** Document section follows **

The Marine Corps faces a defining moment leading up to its Monday deadline for all Marines to have received a coronavirus vaccine, with reports of a significant number who have refused the shot clashing with the service’s meticulously crafted image as the military’s most disciplined fighting force – and its most potent.
Roughly 10,000 of its 186,000-strong active duty force are positioned to miss the deadline the Department of the Navy set for all Marines and sailors to become fully vaccinated, according to the latest data, representing the highest proportion of any of the military services potentially to violate direct orders from the chain of command.
Marine Corps headquarters has so far declined to say how many have applied for or been granted exemptions – a bureaucratic process to accommodate religious, medical or administrative concerns that has taken on outsized relevance in the age of coronavirus vaccine skepticism – or how it will punish those who outright refuse to receive the shot. A spokesman says it continues to study the scope of the issue.

** End of Document section **

### Task list
1) Repeat the Marine Corps vaccine article word for word, from "The Marine Corps" up to and including "chain of command.".
2) Pick up the Marine Corps vaccine article after its final sentence and continue it.

** Provided information follows **

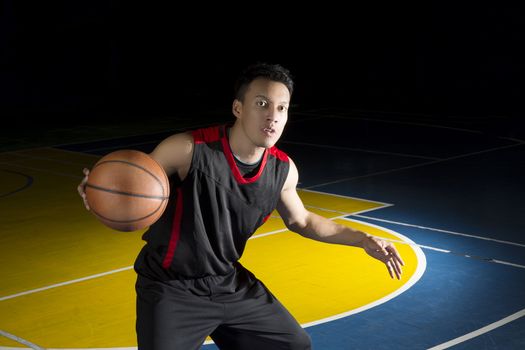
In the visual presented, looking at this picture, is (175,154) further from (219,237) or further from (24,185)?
(24,185)

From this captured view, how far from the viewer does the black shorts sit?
404 centimetres

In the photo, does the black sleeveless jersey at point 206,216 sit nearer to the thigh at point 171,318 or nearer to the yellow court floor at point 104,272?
the thigh at point 171,318

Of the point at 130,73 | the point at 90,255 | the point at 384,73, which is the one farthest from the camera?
the point at 130,73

** End of Provided information **

### Response list
1)
The Marine Corps faces a defining moment leading up to its Monday deadline for all Marines to have received a coronavirus vaccine, with reports of a significant number who have refused the shot clashing with the service’s meticulously crafted image as the military’s most disciplined fighting force – and its most potent.
Roughly 10,000 of its 186,000-strong active duty force are positioned to miss the deadline the Department of the Navy set for all Marines and sailors to become fully vaccinated, according to the latest data, representing the highest proportion of any of the military services potentially to violate direct orders from the chain of command.

2)
But those with deep experience in the corps and its place in the wider military say it has already suffered from the initial refusals, with the potential for greater damage after next week.
“For decades the Marine Corps has been about the expeditionary force and readiness. ‘First to Fight,’ ‘Send the Marines’ – all those slogans about how they have to be ready to go on a moment’s notice,” says David Lapan, a former Marine Corps officer and later a spokesman for the Pentagon and Department of Homeland Security.